Wed. Mar 25th, 2026

Angela fired me to hire her niece, and she didn’t even have the grace to do it behind closed doors. I remember sitting in that cramped breakroom in Chicago, the smell of burnt coffee hanging in the air, while she handed me a cardboard box. “It’s just business, Cam,” she had said, her eyes already drifting to the door where her sister’s daughter was waiting to take my desk. I had worked there for three years, never missed a day, and suddenly I was just a hurdle in the way of her family’s advancement.

Six years later, the world looked a lot different from the window of my corner office at a top-tier logistics firm. I had spent those years clawing my way up, taking night classes, and saying “yes” to every grueling project that came my way. Now, I was a senior manager with a team of forty people under me and a reputation for being tough but fair.
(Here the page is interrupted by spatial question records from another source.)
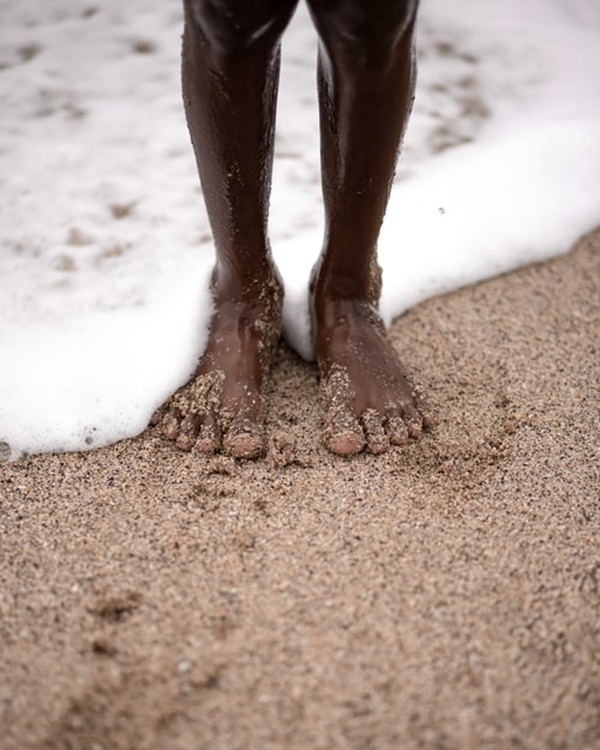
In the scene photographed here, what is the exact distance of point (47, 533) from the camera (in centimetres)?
130

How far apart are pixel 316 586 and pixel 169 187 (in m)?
1.42

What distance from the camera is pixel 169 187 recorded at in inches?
87.7

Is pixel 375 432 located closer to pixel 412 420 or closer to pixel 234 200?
pixel 412 420

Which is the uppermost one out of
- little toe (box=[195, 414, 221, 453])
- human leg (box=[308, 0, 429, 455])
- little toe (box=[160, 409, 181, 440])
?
human leg (box=[308, 0, 429, 455])

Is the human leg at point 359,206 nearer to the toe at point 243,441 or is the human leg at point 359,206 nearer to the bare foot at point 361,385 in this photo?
the bare foot at point 361,385

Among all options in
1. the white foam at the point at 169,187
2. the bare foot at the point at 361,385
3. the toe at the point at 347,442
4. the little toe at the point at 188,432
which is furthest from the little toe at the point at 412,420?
the little toe at the point at 188,432

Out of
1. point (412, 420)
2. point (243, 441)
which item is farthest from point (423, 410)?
point (243, 441)

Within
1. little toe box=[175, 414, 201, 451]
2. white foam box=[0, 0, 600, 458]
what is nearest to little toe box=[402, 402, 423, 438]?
white foam box=[0, 0, 600, 458]

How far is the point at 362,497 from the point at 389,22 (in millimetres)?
781

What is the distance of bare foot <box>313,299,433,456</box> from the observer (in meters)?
1.45

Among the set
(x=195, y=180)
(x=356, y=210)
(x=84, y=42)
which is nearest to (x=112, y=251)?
(x=195, y=180)

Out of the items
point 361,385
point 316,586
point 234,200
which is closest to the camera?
point 316,586

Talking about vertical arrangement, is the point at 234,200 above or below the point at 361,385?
above

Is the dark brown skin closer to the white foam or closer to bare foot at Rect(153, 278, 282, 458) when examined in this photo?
bare foot at Rect(153, 278, 282, 458)
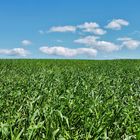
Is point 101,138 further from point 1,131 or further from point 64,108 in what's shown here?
point 64,108

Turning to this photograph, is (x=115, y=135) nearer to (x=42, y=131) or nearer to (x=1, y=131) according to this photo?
(x=42, y=131)

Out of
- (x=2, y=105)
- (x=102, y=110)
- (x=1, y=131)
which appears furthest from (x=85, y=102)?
(x=1, y=131)

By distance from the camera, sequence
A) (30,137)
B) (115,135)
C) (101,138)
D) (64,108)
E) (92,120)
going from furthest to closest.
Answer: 1. (64,108)
2. (92,120)
3. (115,135)
4. (101,138)
5. (30,137)

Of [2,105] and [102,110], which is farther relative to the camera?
[2,105]

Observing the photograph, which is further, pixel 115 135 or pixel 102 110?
pixel 102 110

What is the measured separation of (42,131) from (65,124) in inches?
29.5

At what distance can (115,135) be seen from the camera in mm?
6070

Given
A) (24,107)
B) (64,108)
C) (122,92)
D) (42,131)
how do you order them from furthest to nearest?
(122,92) < (24,107) < (64,108) < (42,131)

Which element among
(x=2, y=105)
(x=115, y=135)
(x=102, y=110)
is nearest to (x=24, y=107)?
(x=2, y=105)

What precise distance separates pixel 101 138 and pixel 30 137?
0.91 m

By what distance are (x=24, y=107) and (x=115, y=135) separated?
2620 mm

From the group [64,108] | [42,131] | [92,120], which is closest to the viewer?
[42,131]

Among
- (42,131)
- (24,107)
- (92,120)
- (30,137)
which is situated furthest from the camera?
(24,107)

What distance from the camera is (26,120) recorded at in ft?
20.3
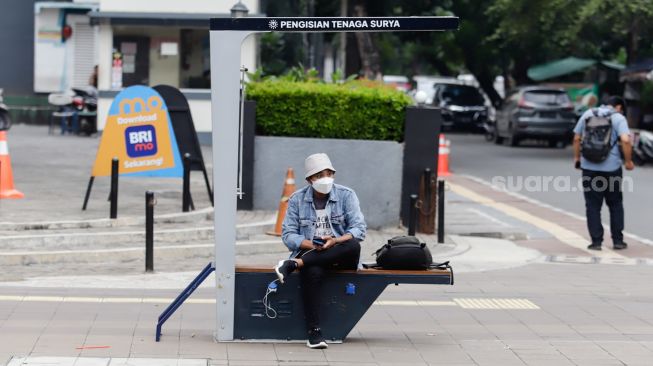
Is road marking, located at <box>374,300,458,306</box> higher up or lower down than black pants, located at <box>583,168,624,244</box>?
lower down

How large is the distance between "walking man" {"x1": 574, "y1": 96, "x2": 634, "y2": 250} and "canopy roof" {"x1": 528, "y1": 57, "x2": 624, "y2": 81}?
31122 mm

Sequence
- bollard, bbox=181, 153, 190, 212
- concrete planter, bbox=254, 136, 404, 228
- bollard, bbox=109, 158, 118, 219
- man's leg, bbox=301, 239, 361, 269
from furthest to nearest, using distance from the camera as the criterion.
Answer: concrete planter, bbox=254, 136, 404, 228, bollard, bbox=181, 153, 190, 212, bollard, bbox=109, 158, 118, 219, man's leg, bbox=301, 239, 361, 269

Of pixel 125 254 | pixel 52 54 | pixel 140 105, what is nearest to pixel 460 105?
pixel 52 54

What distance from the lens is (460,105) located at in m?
45.1

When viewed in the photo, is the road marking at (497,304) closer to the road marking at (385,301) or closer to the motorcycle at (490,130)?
the road marking at (385,301)

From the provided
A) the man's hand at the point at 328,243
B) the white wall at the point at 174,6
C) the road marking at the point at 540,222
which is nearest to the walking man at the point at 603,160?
the road marking at the point at 540,222

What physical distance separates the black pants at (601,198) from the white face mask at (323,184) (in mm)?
6863

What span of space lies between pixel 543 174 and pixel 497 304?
15648mm

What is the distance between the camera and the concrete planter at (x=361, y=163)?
16078 millimetres

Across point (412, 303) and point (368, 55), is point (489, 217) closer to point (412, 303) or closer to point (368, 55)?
point (412, 303)

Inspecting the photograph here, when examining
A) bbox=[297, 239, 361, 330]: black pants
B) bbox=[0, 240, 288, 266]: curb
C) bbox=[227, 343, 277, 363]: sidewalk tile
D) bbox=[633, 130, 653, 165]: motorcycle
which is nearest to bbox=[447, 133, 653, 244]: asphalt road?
bbox=[633, 130, 653, 165]: motorcycle

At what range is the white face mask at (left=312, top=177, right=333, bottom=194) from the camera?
8.56 metres

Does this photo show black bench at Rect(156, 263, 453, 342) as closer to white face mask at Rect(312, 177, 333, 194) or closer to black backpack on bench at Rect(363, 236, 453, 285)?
black backpack on bench at Rect(363, 236, 453, 285)

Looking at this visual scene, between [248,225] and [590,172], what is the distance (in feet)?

My life was stable, my career was soaring, and the memory of that day in the breakroom had faded into a dull, distant ache.

Then came a Tuesday morning that felt like a glitch in the universe. I was looking over the candidate list for a new supervisory role when a name jumped off the page: Angela Sterling. My heart did a slow, heavy roll in my chest as I stared at the black ink on the white paper. There was no mistaking that name, and the resume confirmed it was the same woman who had discarded me like yesterday’s trash.

When the door opened for the final round of interviews, Angela walked in looking ten years older than the last time I saw her. Her suit was a bit frayed at the cuffs, and the confident, almost predatory stride she used to have was gone. She stopped dead in her tracks when she saw me sitting behind the mahogany desk, her face draining of color until she looked like a ghost. For a long moment, neither of us said a word, the hum of the office air conditioning filling the silence.